Wybrany fragment =>

„Sąd umorzył sprawę”
„Jak zmarł ksiądz ?”

11 marca 2003 roku Sąd Rejonowy w Oławie umorzył sprawę dotyczącą morderstwa popełnionego z premedytacją na niewinnym i bezbronnym kapłanie – ks. Józefie Jamrozie, którego w bestialski sposób zamordowano w Jelczu – Laskowicach w nocy z 10/11 grudnia 2001 roku na plebanii, którą okradziono i podpalono.
20 maja 2003 roku oławski sąd umorzył również sprawę o zbezczeszczenie zwłok ks. Józefa Jamroza.

„Gazeta Krakowska” z 21 maja 2003 roku tak informuje o tej sprawie: „Wczoraj Sąd Rejonowy w Oławie umorzył sprawę o zbezczeszczenie zwłok ks. kanonika Józefa Jamroza, który zginął 11 grudnia 2001 roku w zagadkowym pożarze plebanii w Jelczu – Laskowicach. Rodzina pochodzącego z Mszany Dolnej księdza, uważa, że było to morderstwo, prokuratura sądzi, że ksiądz się zaczadził.

Kiedy sąd ostatecznie oddalił skargę na umorzenie przez prokuraturę śledztwa w sprawie podejrzenia o zabójstwo księdza, rodzina wniosła sprawę o zbezczeszczenie zwłok.

Podane dane =>
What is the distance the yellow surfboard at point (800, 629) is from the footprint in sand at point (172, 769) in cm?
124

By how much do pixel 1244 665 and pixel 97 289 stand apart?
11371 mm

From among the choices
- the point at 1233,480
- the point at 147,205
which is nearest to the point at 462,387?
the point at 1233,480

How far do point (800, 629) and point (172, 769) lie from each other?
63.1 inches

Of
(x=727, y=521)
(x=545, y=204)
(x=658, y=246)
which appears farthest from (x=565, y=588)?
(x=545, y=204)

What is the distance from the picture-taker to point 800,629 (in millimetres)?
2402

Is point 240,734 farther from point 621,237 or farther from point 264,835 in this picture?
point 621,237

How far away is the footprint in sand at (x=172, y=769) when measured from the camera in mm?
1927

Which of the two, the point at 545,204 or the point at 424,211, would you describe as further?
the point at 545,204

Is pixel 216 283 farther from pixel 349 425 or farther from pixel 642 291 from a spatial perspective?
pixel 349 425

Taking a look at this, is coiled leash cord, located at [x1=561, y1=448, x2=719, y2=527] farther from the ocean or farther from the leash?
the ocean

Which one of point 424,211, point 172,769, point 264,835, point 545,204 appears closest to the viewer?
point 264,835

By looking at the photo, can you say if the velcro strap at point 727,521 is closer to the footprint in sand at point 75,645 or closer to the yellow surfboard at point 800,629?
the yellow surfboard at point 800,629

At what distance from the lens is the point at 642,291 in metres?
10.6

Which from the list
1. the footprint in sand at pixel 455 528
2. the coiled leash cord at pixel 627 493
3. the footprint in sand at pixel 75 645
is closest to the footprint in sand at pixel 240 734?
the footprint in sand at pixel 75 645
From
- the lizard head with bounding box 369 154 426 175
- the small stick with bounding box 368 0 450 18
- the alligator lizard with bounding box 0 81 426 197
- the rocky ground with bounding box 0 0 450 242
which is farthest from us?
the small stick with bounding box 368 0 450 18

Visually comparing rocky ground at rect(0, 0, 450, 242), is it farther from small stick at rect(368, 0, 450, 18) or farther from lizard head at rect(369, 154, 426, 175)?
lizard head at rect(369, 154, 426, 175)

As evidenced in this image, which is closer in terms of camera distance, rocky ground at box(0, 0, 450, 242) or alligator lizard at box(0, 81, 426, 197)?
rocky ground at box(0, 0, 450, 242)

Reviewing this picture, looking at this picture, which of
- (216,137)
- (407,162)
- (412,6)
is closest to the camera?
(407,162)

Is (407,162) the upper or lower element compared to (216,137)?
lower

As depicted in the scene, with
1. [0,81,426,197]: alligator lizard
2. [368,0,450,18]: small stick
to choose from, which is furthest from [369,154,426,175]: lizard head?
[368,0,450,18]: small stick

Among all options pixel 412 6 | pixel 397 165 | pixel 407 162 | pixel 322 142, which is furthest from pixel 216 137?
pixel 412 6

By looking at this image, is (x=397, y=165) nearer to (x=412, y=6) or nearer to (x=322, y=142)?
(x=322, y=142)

Zadanie A =>
Wypisz wszystkie daty z dniem, miesiącem i rokiem, które pojawiają się w wybranym fragmencie.
Zadanie B =>
Sprawdź, czy zdania (i), (ii) i (iii) zgadzają się z wybranym fragmentem. Przy każdym napisz „tak” albo „nie” i przytocz słowa fragmentu, które o tym przesądzają.
(i) Sąd w Oławie umorzył sprawę o zbezczeszczenie zwłok 20 maja 2003 roku.
(ii) Prokuratura uważa, że ksiądz został zamordowany.
(iii) Ksiądz pochodził z Mszany Dolnej.
Zadanie C =>
Dopisz dalszy ciąg wybranego fragmentu o śmierci księdza, zaczynając od miejsca, w którym się kończy.

Wynik zadania A =>
- 11 marca 2003 roku
- w nocy z 10/11 grudnia 2001 roku
- 20 maja 2003 roku
- 21 maja 2003 roku
- 11 grudnia 2001 roku

Wynik zadania B =>
(i) Tak: „20 maja 2003 roku oławski sąd umorzył również sprawę o zbezczeszczenie zwłok ks. Józefa Jamroza.”
(ii) Nie: „prokuratura sądzi, że ksiądz się zaczadził.”
(iii) Tak: „Rodzina pochodzącego z Mszany Dolnej księdza”

Wynik zadania C =>
Wyniesione przez strażaków o czwartej nad ranem ciało księdza leżało w plastikowym worku na śniegu i mrozie do godziny 14. – Parafianie opowiadali nam, że ciało naszego brata trzeba było odrywać od śniegu, bo już przymarzło - mówi Władysława Jamróz z Mszany Dolnej. Odpowiedzialną za to uznała panią prokurator z oławskiej Prokuratury Rejonowej, która oględziny miejsca pożaru zakończyła po godzinie 13.

Na wczorajszej rozprawie sąd w Oławie nie dopatrzył się znamion przestępstwa zbezczeszczenia zwłok. Władysława Jamróz, znana mszańska poetka religijna, zapowiada odwołanie się od tego postanowienia.” (HSZ)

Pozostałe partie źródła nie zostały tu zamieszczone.